FRANKFORT, Ky. (March 21, 2018) – The latest version of Kentucky’s next budget passed the Senate today – and it contained no new taxes.
“It reflects our priorities by committing to not raising taxes on hardworking Kentuckians for errors of omission or commission from previous generations of politicians,” said Senate Appropriations and Revenue Chair Christian McDaniel, R-Taylor Mill. “We placed high priority, and honored the requirement of the constitution, to present a balanced budget.”
He said the budget, contained in House Bill 200, reflects a commitment to public safety by investing in law enforcement, the state crime lab, frontline social workers and foster and adoption services.
McDaniel said HB 200, as amended in committee, further reflected a commitment to education. He said it did this by investing record amounts in per-pupil funding for schools, known as Support Education Excellence in Kentucky (SEEK), and funding school transportation at historic records. That’s in addition to moving to performance-based funding for the state’s eight public universities while ensuring funding for Western Kentucky University and Northern Kentucky University are on par with the state’s other six universities.
“We also maintain our focus on solving the thorniest issue facing the commonwealth, which is the unfunded liabilities in our pension systems by investing record dollars into the Kentucky Retirement Systems, while fully funding the statutory requirement to the Kentucky Teachers’ Retirement System,” McDaniel said.
He added that the Senate’s version of the budget does not continue to fund the legislators’ own retirement plan. That money is instead budgeted for the Kentucky Employee Retirement System non-hazardous plan, which McDaniel said was the worst-funded pension in the nation.
The Senate plan added another $100 million per fiscal year for the state police retirement system. That is in addition to $425 million for the fiscal year 2019 and $392 for fiscal year ’20 for that non-hazardous retirement fund.
For the teachers’ retirement system, the Senate plan provided the 13 percent statutory required funding. While the Senate plan doesn’t contain $59.5 million for retired teachers’ health care, it would use a nearly $1 billion trust fund to pay for the insurance. McDaniel said the bill would also ensure the retirees’ premiums wouldn’t go up just because of that funding change.
The Senate plan added language to direct $8.5 million in the fiscal year 2019 to the state education department for local school districts that are impacted by the loss of tax revenue on unmined mineral assessments. That’s in addition to $1.75 million in each fiscal year for school technology in coal counties.
Those provisions, and others designed to help Eastern Kentucky, prompted Sen. Brandon Smith, R-Hazard, to praise the Senate plan. He said the budget would keep some Eastern Kentucky school districts from having to close their doors. Smith said, however, that he hopes more funding for the area could be added as the bill works its way through the remainder of the legislative process.
“But every investment comes with a cost,” McDaniel said. “We are not able to invest in many programs to attract new industries and create expansion opportunities, but we do invest in our most valuable resources.

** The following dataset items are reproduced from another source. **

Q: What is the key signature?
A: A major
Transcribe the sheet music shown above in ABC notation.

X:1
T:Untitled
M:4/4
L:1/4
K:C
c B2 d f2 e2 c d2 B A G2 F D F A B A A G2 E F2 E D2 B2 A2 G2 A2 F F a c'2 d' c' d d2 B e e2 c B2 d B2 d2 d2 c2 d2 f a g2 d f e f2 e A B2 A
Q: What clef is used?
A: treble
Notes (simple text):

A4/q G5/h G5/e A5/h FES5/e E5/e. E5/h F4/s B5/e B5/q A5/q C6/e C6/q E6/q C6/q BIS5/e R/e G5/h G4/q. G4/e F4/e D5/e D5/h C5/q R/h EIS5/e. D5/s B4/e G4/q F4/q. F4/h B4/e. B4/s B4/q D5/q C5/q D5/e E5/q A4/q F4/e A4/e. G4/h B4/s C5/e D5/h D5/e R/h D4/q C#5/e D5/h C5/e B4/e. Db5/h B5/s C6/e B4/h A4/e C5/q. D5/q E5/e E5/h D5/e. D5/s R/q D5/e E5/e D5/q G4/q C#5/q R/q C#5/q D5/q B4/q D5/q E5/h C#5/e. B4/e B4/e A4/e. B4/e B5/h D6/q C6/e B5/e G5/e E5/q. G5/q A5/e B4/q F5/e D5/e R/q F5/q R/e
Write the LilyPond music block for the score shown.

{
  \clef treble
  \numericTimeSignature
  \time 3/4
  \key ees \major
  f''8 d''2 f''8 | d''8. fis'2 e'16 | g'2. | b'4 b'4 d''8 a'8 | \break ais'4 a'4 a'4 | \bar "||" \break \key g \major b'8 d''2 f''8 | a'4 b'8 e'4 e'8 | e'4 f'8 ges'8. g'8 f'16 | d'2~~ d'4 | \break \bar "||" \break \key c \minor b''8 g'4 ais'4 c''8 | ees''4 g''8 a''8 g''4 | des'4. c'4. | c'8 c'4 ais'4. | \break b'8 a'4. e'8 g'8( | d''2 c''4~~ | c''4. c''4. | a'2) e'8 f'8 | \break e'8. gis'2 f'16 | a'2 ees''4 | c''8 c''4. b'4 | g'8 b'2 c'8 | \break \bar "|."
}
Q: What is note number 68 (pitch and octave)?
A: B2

That is our teachers, public servants and our children.”
McDaniel said the governor’s proposed budget recommended reductions of 6.25 percent in the upcoming biennium in most budget areas. He said the Senate’s version of the budget generally applied the cut to the executive branch except for veterans’ affairs and state police.
Sen. Morgan McGarvey, D-Louisville, said legislators should have been given more time to review a measure that directs how Kentucky will spend about $22 billion over the next two fiscal years.
“But no matter what is in the budget, I don’t think that it fully and accurately captures the idea that we don’t have enough money to run the basic needs and obligations of state government as it currently exists,” he said. “Until we recognize that, and until we do something about that, we will not be passing or providing the funding for a government the people of Kentucky require.”
Sen. Tom Buford, R-Nicholasville, said the Senate vote was just a step in the process, adding the budget would change in a conference committee. That’s a group of legislators who meet for the purpose of reconciling differences between House and Senate versions of bills.
“Yes, to many this is a hard-candy Christmas,” he said in reference to the lean budget. “There comes a time when you have resources that are tight. We have a lot of issues here we have to deal with that are not normally on the table.”
He then warned of the chaos of not passing a budget.
“I can tell you that’s very unpleasant,” Buford said. “The schools don’t get their money. No one gets their money. You kind of leave it on the governor’s table to make these necessary government expenditures, and it is not fun.”
HB 200 passed by a 26-11 vote.
Also approved today were the amended legislative budget (House Bill 204) and judicial budget (House Bill 203), which where were passed by Senate votes 36-2 and 26-12 respectively. McDaniel said both HB 204 and HB 203 budgets contain 6.25 percent cuts for all non-constitutional functions.
All three bills now go back the House for consideration of the Senate changes.